*** PROVIDED PASSAGE Section Begins ***

- Born: 13 July 1940 (age 86) Cherniakhiv, Zhytomyr Oblast, Soviet Union
- Education: National University "Lviv Polytechnic"
- Known for: the creation of non-classical theory of errors and the development of non-classical information processing procedures
- Awards: awarded by the medal "For military prowess"
- Scientific career
- Fields: mathematics, mathematical processing of astronomical, space and large amounts of statistical information
- Workplaces: Head of Mathematical Modelling Department, Faculty of Cybernetics, IUEH

= Joseph Dzhun =

Ukrainian astronomer (born 1940)

Joseph Dzhun Volodymyrovych is a Ukrainian scientist, astronomer, and academician who was born in Cherniakhiv, Zhytomyr, Ukraine. He graduated from Lviv Polytechnical Institute.

He is a scientist-astronomer, mathematician, representative of an academician E.P. Fedorov's scientific school, doctor of physical and mathematical sciences, professor of the mathematical modelling department of the cybernetics faculty of International University of Economics and Humanities (IUEH), full member of the International Pedagogical Academy (Moscow, 1999), and European Safety Association (2002).

== Scientific work ==
Dzhun specialises in mathematical astronomy, space, and statistical information processing of high volumes, especially in connection with Hempel's Paradox. Dzhun's scientific works are devoted to the development of astrometry. He the Cambridge professor H. Jeffreys' conclusions about the nonclassical form of the errors distribution law for the sample of the volume of more than 500 observations, which confirmed Jeffreys' conception about the correspondence of the VII type Pearson's distribution real errors.

Dzhun performed large scale research on the histograms of the errors of astronomic, gravimetrical, geophysical and economic data in total volume more than 170,000 observations, using the most high-quality series, including the F.V. Bessel historical series.

*** PROVIDED PASSAGE Section Ends ***
*** DATASET EXTRACT Section Begins ***

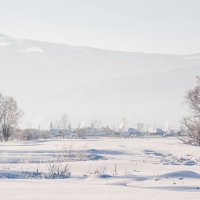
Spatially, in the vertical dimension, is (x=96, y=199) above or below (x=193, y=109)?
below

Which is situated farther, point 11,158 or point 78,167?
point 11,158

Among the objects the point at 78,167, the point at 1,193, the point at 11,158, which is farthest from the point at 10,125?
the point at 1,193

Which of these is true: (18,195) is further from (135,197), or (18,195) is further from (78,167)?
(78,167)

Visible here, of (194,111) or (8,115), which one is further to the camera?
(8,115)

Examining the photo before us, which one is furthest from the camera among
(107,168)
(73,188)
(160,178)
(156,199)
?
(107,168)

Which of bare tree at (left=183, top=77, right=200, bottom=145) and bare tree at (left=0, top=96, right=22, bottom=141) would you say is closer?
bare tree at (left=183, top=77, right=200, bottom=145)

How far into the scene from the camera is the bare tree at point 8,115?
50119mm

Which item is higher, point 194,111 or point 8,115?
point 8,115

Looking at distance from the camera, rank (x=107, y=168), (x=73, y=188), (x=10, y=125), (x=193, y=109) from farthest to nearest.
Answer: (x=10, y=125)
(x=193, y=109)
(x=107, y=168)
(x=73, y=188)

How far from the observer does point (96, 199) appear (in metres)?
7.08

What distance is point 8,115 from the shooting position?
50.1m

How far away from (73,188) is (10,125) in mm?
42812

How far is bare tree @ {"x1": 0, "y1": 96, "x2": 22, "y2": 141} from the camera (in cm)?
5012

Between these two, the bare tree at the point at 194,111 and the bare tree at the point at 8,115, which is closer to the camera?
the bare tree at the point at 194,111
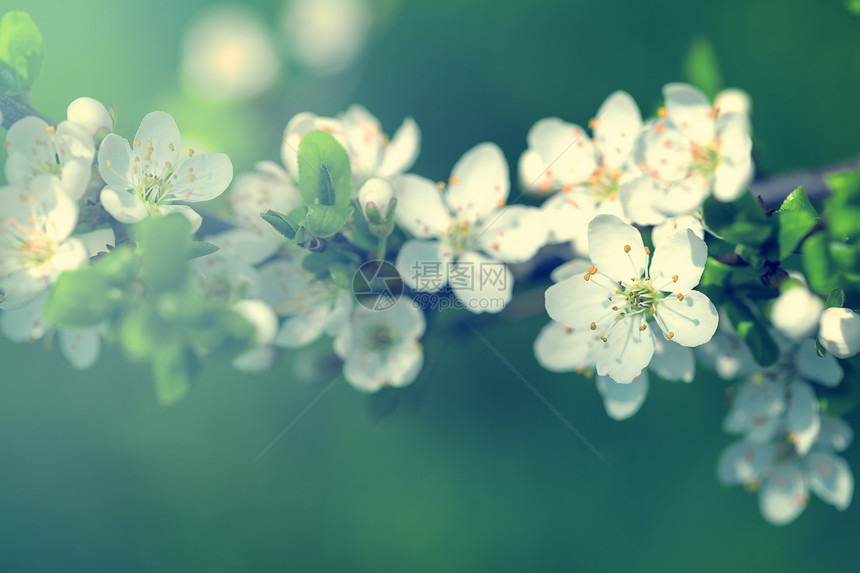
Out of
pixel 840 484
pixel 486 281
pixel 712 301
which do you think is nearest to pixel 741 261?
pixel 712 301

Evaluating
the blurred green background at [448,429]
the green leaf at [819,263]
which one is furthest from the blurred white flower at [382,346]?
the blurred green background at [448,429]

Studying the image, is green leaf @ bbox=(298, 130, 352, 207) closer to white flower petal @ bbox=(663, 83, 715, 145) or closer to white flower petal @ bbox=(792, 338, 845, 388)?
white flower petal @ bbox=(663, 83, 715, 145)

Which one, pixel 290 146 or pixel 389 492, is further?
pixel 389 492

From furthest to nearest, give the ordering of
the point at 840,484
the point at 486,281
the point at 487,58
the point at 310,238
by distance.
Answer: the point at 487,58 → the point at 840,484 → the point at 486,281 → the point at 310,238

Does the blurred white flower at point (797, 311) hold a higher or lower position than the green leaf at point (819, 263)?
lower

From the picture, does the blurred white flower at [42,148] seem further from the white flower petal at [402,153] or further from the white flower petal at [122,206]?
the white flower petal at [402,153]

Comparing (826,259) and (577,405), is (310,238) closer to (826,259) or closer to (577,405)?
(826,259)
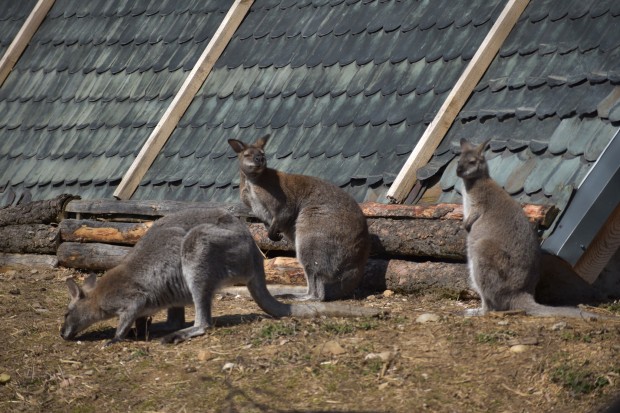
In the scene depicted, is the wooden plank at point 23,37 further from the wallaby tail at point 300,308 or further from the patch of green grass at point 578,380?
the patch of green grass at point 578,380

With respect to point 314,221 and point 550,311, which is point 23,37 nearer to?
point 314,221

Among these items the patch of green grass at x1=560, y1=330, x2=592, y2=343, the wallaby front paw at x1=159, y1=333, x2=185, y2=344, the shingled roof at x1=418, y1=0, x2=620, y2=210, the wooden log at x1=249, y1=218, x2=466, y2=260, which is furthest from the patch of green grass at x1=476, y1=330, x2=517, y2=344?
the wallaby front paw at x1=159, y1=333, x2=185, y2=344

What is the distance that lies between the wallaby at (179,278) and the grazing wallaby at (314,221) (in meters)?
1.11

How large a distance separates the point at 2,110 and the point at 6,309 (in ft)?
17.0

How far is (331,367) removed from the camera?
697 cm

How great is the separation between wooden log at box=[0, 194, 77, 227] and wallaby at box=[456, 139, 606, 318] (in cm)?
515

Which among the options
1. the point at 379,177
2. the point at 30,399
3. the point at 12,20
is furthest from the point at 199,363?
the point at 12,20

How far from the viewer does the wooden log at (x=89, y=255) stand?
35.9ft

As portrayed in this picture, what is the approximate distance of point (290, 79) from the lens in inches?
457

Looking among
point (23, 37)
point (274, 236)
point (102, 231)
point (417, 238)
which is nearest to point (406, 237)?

*** DATASET EXTRACT Section Ends ***

▸ WHAT IS NEEDED: Continue the article on Joseph Dzhun, picking up after its final sentence.

▸ TASK RESPONSE:
The basic ideas and approaches are stated in Dzhun's doctoral thesis "Mathematical Processing of Astronomic and Space Information in case of the Non-Gauss Observation Errors," presented in 1992. His scientific works are devoted mainly to different aspects of the nonclassical theory of errors development, studying of its axiomatic foundations and creation of the adapted procedures at mathematical modelling and data analysis. He developed the analytical theory of the weight functions and the method of the mathematical models diagnostics on its base.

Dzhun is the first to theorize that the relative random vibrations of the major index series in global economy submitted to the VII type Pearson's distribution.

He created the theory of informative methods of evaluation of astronomical observations accuracy in case of the non-Gauss errors distribution.

Dzhun proposed to substitute the fundamental principle of the Gauss maximal weight by the Fisher principle of a maximum of information with the purpose of evolution and generalization of the procedures of the least-squares classic method.